Generated C files are generally unreadable; the code is generated for the sake of simplicity in an "SSA-like" form, which can result in very huge binaries if compiled with -O0. This is generally not an issue, given that any decent optimizing compiler (i.e. gcc, clang, icc, cl.exe, ..) will elide most if not all of the useless stack allocations and assignments in a release build (i.e., with -O1 or better). The only mandatory requirement for any C compiler to be used with transmod is to support to dollar signs in identifiers (which are used extensively to scope package functions and methods), which is the case for every relevant compiler (except tcc and pcc).

Every module is compiled down to a single .c file, containing the translated code and the extern and typedef declaration extracted by every imported .ford.

Debugging with gdb/lldb

Debugging with gdb or lldb is supported out of the box; every single line of C generated by libctrans is marked using preprocessor #line directives, allowing to step inside of the original fork files (instead of following the C gibberish generated by the compiler).
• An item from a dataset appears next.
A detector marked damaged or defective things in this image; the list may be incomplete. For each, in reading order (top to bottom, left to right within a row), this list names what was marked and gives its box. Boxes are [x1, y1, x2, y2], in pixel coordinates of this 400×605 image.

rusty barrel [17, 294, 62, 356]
Just compile every C source with -O0/-Og and -g.

How to build fork

Use GNU make to bootstrap fork. You need an already existing binary release of fork with transmod to build this (this is a self-hosting compiler, after all), and it should be in your path (you can otherwise use the TRNS env var to specify which transmod the Makefile should use). See releases or tags on Github/Gitlab to find one for your platform.

$ make # or gmake on FreeBSD

The makefile will compile transmod three times, using the output of the previous stage as the compiler for the next stage; the finished compiler can be found in build/stage3.

If either a prebuilt for your platform is not available, or you are scared of random binaries from the internet (which you definitely should), there should be a cfiles tarball (which contains the C output of a previous compilation, plus a Makefile) available, which can be used to compile a barebone transmod. This can then be used to bootstrap the full source code on your system:

$ env TRNS=/path/to/transmod make

Usage

The FORDPATHS environment variable sets the search paths for .ford files.

.ford files contain a binary representation of the structures defined in already built modules, and are created by transmod at compile time.

You can build a fork module (contained into a single directory) with transmod:

$ env FORDPATHS=$MY_FORD_PATH transmod -fo $OUT_DIR_FOR_FORDS -co $OUT_DIR_FOR_C_FILES -n $FILE_NAME moduledir

If not specified, the module name is either the one specified by the files of the module itself, or main if this is a main module.

Compile then all the files with a C99 compiler (GCC, ICC and Clang are currently supported):

$ cc -c -w -g -std=c99 file.c
$ # in case this is a program and not a library
$ cc -o prog file.o $PATH_TO_LIBFORK/libfork.a $PATH_TO_RT_O/rt.o

Remember to link rt.o: it contains the entry point of a Fork application. libforkparse.a and libctrans.a are part of the compiler and are generally not very useful if not hacking on the compiler itself.

License

The entirety of code in this repository is licensed under the MPL 2.0. See LICENSE for more info.